I'm 22. I'm pregnant. I TRIED to get pregnant. If I had my way this child would have been born 5 months ago! Am I ready to be a mother? As ready as I'll ever be. Do I know all the answers? No. Will I learn the same as any first time mother? Yes! I have no desire to go to college, get numerous degrees, have a powerful career, or anything other than BE A MOTHER. Now I get to do that for the rest of my life.

I understand why some women would decide to wait to have children. If they didn't find their husband until later, then why would they have children. If they truly wanted to explore their career options, then they should do that first. If a couple is focused on exploring the world then they should do that. It's all about priorities. I'd never say a woman is "stupid" for having a child in their 30's, so why would a woman in her 30's say that to me?

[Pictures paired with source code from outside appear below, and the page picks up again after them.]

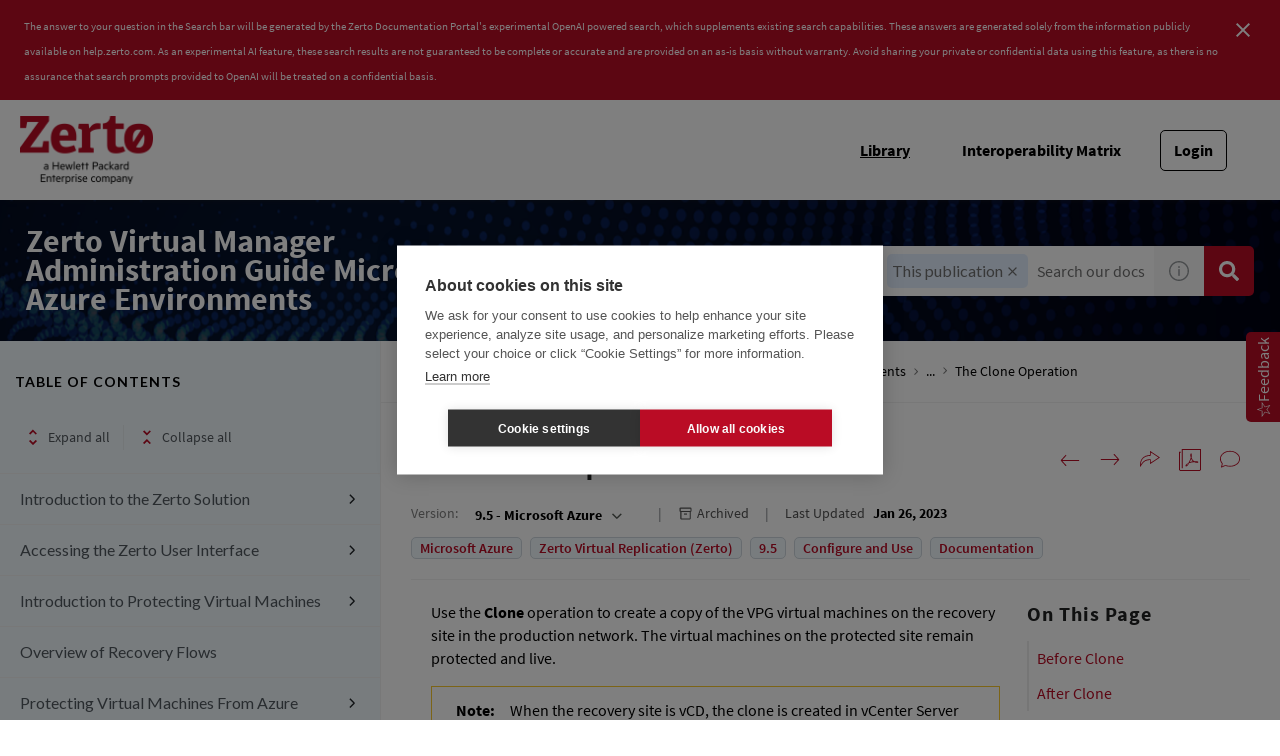

--- FILE ---
content_type: image/svg+xml
request_url: https://cdn.zoominsoftware.io/zerto/public/assets/img/note.svg?a4d21e13da032b5bc221
body_size: 704
content:
<svg width="145" height="153" xmlns="http://www.w3.org/2000/svg" xmlns:xlink="http://www.w3.org/1999/xlink" overflow="hidden"><defs><clipPath id="clip0"><rect x="745" y="210" width="145" height="153"/></clipPath></defs><g clip-path="url(#clip0)" transform="translate(-745 -210)"><path d="M748 286.5C748 245.907 779.116 213 817.5 213 855.884 213 887 245.907 887 286.5 887 327.093 855.884 360 817.5 360 779.116 360 748 327.093 748 286.5Z" stroke="#58626A" stroke-width="4" stroke-miterlimit="8" fill="none" fill-rule="evenodd"/><path d="M830 242C830 249.18 824.403 255 817.5 255 810.597 255 805 249.18 805 242 805 234.82 810.597 229 817.5 229 824.403 229 830 234.82 830 242Z" stroke="#BA0C25" stroke-width="4" stroke-miterlimit="8" fill="none" fill-rule="evenodd"/><path d="M808 276 827 276 827 347 808 347Z" stroke="#BA0C25" stroke-width="4" stroke-miterlimit="8" fill="none" fill-rule="evenodd"/></g></svg>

While I was trying to get pregnant I got MANY MANY comments of, "You're so young, you have plenty of time. Don't rush things. You have so much life ahead of you. Take your time" and every single one of those people were older than me. I never once had someone my age say, "WOAH you shouldn't have a child." I never had any of my family and friends say "I don't think you're ready to have kids."

Why do these older strangers think they know better for me than I do? Why is it that their "experience" is a license for them to insult me as a mature adult who has been making her own decisions for 5 plus years and making it just fine. I understand someone asking my motives to find out why I want a child to make a judgement. But for a 30-40-50-60 year old woman or man to just say, "You have so much life ahead of you, don't worry about that right now" is simply insulting. You don't know how much life I have anymore than I do. And If I live a nice long life, I'd rather live that life being a mother, grandmother, great grandmother than regret waiting because I'll never get a chance to know and have a real relationship with those following generations!

So yes, I'm 22. I'm pregnant. I'm married to the man I will be with for the rest of my life. I have a 30 year fixed rate mortgage on the house I'd like to live in until I die or my kids ship me off to a luxury community in Florida to live out my old age! ;) My life is as together as it's going to get. and I'm HAPPY. That's the important thing, isn't it?